SS Sim mas eu prefiro fazer a música da renascença que tocar o repertório clássico. Prefiro fazer a música do século dezasseis que a música criada entre 1750 e 1830.

AST Ok. Nota uma grande diferença, enquanto intérprete, entre a música do norte, Holanda por exemplo, e a do sul? Vivaldi, etc. Diferenças ao nível da essência... e da forma...

SS Essa diferença sempre existiu entre os países que têm muito sol e aqueles onde há muita neve, frio e céu cinzento. Mas creio que nos séculos XVII, XVIII e mesmo no século XIX as estéticas foram bastante mais partilhadas que anteriormente. O violino italiano ganhou muita influência em toda a Europa, assim como o bel-canto com Haendel em Londres e Bach em Dresden. De facto a música barroca teve origem em Itália. E esta estética de fazer tudo pleno de luminosidade ganhou muitos adeptos na Europa do Norte e me Inglaterra também.

AST E a música francesa está no meio?

SS É uma música que se aproxima dos países latinos porque os franceses têm a tendência de impulssionar e tornar visível a sua costela latina. Mas a frança não é, de todo, um país latino. Mas na estética musical a França procura este lado ensolarado de criar música, sendo mais país ensolarado que nórdico.

AST Nasceu nos Estados Unidos... Costuma fazer muitos concertos lá?

SS: Não, não. Estudei lá, na Universidade e no conservatório, mas a maior parte do nosso trabalho é feito cá na Europa. E foi cá que gravamos todos os nossos discos. Mas há um público nos Eua muito fiel à música antiga, nomeadamente em São Francisco, em New York, em Chicago, Houston, etc. Mas de facto, a capital da música antiga das Américas, tanto do norte quanto do sul, é Montreal. Há mais música antiga em Montreal que em todos os outros países da América.

AST Há diferenças entre o público europeu e o americano?

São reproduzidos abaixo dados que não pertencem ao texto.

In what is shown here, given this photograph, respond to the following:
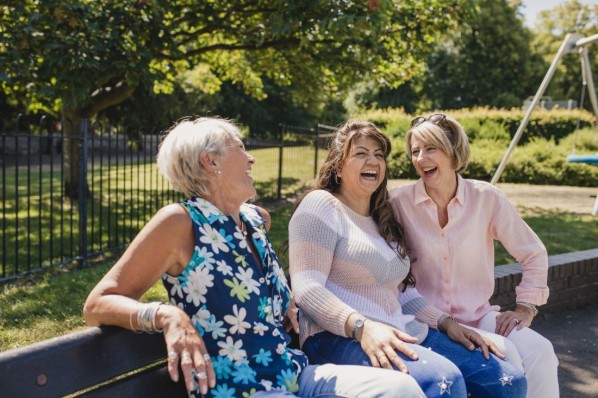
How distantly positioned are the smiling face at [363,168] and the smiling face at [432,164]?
25 centimetres

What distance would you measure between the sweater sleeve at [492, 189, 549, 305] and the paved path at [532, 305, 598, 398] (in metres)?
1.04

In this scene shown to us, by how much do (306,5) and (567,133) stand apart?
13538mm

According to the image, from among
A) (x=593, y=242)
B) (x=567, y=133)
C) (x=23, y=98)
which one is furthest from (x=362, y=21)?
(x=567, y=133)

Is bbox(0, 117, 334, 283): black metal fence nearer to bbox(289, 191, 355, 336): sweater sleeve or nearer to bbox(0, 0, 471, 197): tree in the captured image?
bbox(0, 0, 471, 197): tree

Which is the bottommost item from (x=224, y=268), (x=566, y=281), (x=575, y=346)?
(x=575, y=346)

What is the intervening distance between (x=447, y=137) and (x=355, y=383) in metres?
1.42

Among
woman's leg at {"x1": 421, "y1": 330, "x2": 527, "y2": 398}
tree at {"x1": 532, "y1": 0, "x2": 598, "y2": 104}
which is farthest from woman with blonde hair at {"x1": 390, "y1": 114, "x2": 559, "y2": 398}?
tree at {"x1": 532, "y1": 0, "x2": 598, "y2": 104}

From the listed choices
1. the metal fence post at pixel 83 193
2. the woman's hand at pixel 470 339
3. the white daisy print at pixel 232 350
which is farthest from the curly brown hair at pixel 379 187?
the metal fence post at pixel 83 193

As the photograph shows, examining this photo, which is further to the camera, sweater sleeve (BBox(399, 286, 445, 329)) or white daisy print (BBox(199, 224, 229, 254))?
sweater sleeve (BBox(399, 286, 445, 329))

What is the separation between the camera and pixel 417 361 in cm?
223

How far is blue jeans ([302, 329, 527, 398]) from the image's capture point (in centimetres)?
218

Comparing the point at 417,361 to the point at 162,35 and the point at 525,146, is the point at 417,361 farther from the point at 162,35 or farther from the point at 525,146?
the point at 525,146

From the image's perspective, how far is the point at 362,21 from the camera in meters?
7.08

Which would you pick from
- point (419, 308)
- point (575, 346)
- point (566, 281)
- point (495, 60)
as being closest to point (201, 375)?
point (419, 308)
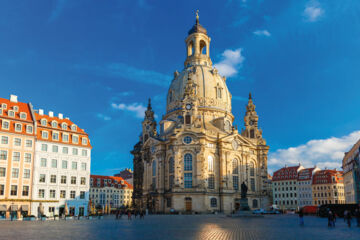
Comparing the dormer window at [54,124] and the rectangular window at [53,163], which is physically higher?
the dormer window at [54,124]

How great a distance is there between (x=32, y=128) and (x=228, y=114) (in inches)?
2003

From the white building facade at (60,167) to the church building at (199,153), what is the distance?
62.6 ft

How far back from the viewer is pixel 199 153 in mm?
77688

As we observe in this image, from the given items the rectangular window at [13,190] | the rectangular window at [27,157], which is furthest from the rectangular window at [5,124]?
the rectangular window at [13,190]

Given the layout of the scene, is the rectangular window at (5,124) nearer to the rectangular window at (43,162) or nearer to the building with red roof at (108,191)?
the rectangular window at (43,162)

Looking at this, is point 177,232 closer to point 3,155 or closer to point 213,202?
point 3,155

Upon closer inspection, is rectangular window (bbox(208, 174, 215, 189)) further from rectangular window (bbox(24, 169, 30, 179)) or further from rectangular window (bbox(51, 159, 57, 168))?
rectangular window (bbox(24, 169, 30, 179))

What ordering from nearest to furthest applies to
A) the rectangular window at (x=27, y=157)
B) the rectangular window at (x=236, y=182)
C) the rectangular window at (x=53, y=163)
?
the rectangular window at (x=27, y=157), the rectangular window at (x=53, y=163), the rectangular window at (x=236, y=182)

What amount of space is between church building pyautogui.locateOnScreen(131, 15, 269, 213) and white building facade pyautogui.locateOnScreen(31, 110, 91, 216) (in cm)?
1907

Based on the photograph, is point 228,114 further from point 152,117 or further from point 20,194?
point 20,194

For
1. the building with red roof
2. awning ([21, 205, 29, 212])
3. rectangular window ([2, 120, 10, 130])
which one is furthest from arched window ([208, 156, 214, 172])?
the building with red roof

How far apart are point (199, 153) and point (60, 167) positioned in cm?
2992

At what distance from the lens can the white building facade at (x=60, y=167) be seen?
63.2 meters

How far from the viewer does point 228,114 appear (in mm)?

SS Não. Os públicos da Europa são muito diferentes entre si. Diferentes segundo o concerto, o lugar do concerto, a atmosfera do concerto... Há o público do domingo depois do almoço, o público do sábado à noite, o público da ópera... Há o público jovem e o público dos habitués... O público num concerto numa grande catedral reage de maneira diferente do público numa pequena sala que assiste a um recital de cravo.

AST Acha o público português demasiado indisciplinado? Tocou, com insistência, um telemóvel enquanto tocavam...

SS Não é escandaloso. Não se pode procurar um novo público e esperar que esse novo público possua demasiada disciplina. Eu gosto doa artistas que estão descontraídos durante a actuação. Por isso se o público está descontraído creio que pode ser uma experiência bonita...

AST Em Nantes também acontece isto dos telemóveis?

SS Pode-se encontrar um público indisciplinado na Alemanha do Norte e um público com uma disciplina extraordinária em Palermo. Não se podem fazer generalizações. Felizmente!